§ Exercise details: Write out each of the lines below word for word, omitting the pictures.

§ Supplied entries:
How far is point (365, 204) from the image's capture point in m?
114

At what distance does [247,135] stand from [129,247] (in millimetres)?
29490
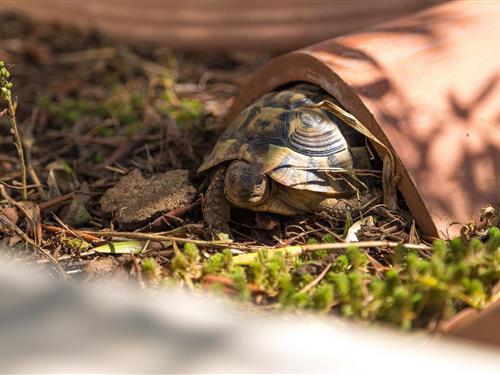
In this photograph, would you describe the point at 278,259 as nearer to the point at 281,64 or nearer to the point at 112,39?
the point at 281,64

§ Answer below:
How far is point (365, 204) from the image's capture point in m?
114

At what distance does [247,135] stand from [129,247] (in millimetres)?
29490
In this photograph, would you describe the point at 278,259 as nearer to the point at 281,64 or nearer to the point at 112,39?
the point at 281,64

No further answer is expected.